Are we looking to cut and run in Iraq? That’s what General George Casey, our commander in Iraq, seems to be saying. I think the administration is floating this as a trial balloon to see how people react. If the response is negative, they can always disown the general’s words. If there’s not a big blowback, I expect that we’ll soon be hearing about plans to ditch the country.
It would fit with our general approach, which has been to pretend everything is going swimmingly and stick to our imaginary timetables as if the prewar fantasies about flowers in the streets had actually come true. We pushed forward with the invasion, the occupation, the disbanding of the Iraqi army, the handover of sovereignty, the election. We’re pushing hard to get the constitution done on time. Why not declare victory and leave once that’s done? Sure, there will still be an insurgency, but “freedom is messy,” and it won’t be our problem anymore.
The polls show that the majority of Americans are not confident we’ll win in Iraq, and a majority now — finally — believe the government intentionally misled the public on Saddam’s WMD. There’s a certain sentiment that we should see this thing through, but I don’t think that feeling is strong enough to create any serious resistance to a pullout, in stages, while the White House keeps saying everything is going according to plan. Democrats will mount half-hearted complaints and scold the president, but they know their constituents never wanted the war in the first place.

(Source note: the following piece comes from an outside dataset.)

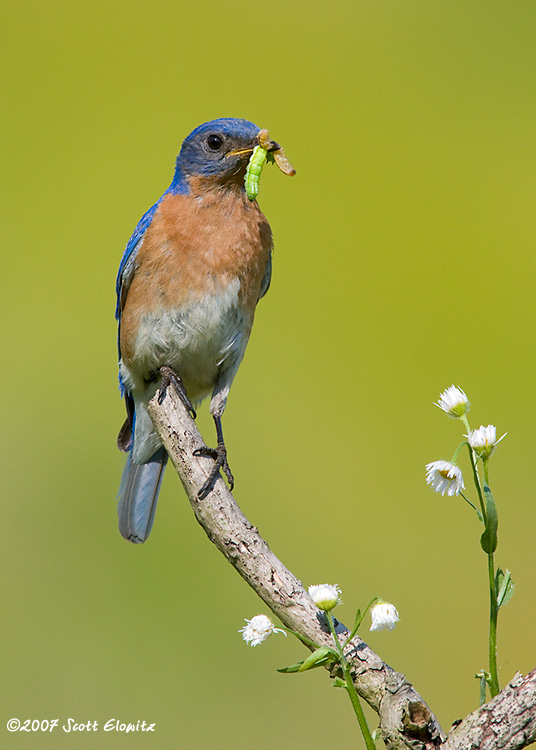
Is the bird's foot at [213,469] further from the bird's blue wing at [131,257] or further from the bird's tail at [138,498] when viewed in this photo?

And despite the evident awfulness of invading a place, creating total chaos and then leaving it to wallow in miserable violence, I’m not sure our hanging around will do much good either. Stay the course? What course? It’s not like we’re winning. I worry that what seems like the ethical approach — cleaning up our own mess — may in fact be something like the ethical approach taken by Lyndon Johnson and Richard Nixon in Vietnam, where they couldn’t see any decent way to ditch the allies to whom we’d promised protection and victory. So we spent an unnecessary six years bombing the hell out of Vietnam and widening the war to Laos and Cambodia and tearing American society apart before finally leaving our allies behind anyway.
So, is it time to cut and run in Iraq? I don’t know, I don’t know, I don’t know.